─── Input rows

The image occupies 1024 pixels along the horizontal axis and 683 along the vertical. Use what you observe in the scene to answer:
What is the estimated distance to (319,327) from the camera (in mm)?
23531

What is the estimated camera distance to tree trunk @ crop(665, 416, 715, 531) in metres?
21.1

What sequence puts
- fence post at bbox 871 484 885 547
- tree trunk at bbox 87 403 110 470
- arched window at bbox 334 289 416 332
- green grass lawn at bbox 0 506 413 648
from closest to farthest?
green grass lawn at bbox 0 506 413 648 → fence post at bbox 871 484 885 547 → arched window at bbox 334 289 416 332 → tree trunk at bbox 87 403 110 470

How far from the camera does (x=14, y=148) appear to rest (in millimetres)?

──────

## Description of the task:
Copy out the records again word for word, starting at the line that contains "What is the estimated camera" and continuing through the final line of the records, with both of those lines included.

## Task answer:
What is the estimated camera distance to tree trunk @ crop(665, 416, 715, 531) in metres?
21.1

What sequence puts
- fence post at bbox 871 484 885 547
- tree trunk at bbox 87 403 110 470
- arched window at bbox 334 289 416 332
- green grass lawn at bbox 0 506 413 648
from closest to farthest?
green grass lawn at bbox 0 506 413 648 → fence post at bbox 871 484 885 547 → arched window at bbox 334 289 416 332 → tree trunk at bbox 87 403 110 470

How far from the camera does (x=14, y=148) appear to rest (in millimetres)?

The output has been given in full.